Лерика резко обернулась, и будка качнулась сильнее обычного. У меня перехватило дыхание.
– Как думаешь, в кого перерождаются самоубийцы?
– Я не помню таких подробностей Сансары.
– Мураками! – Лерика топнула ногой. – Я спросила: как думаешь?!
Я посмотрел вниз. На Лерике были вчерашние сандалии и тот же синий педикюр. На лодыжке правой ноги был повязан кожаный браслет с якорьком, который вчера красовался на запястье. Это всё та же Лерика, розовый топ не изменил её со вчерашнего дня. Я улыбнулся этим своим мыслям и постарался ответить серьёзно.

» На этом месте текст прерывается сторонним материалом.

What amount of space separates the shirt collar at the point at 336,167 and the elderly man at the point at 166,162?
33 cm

– Думаю, убивший себя человек становиться камнем.
– Почему?
– Камень над собой не властен. И ничего не может.
– А курица, выращенная на ферме на убой, над собой властна? Тьфу, что за слово такое?
– По крайней мере, она не камень.
Всё наше общение на колесе было лишено романтики, как и медитативности. Лерика свободно прыгала с темы на тему, иногда догоняя меня, иногда забегая вперёд. Но при любом раскладе в разговоре она неизменно перетягивала одеяло на себя. Всё это напоминало игру, интеллектуальную гимнастику, в которой мне нельзя было быть победителем.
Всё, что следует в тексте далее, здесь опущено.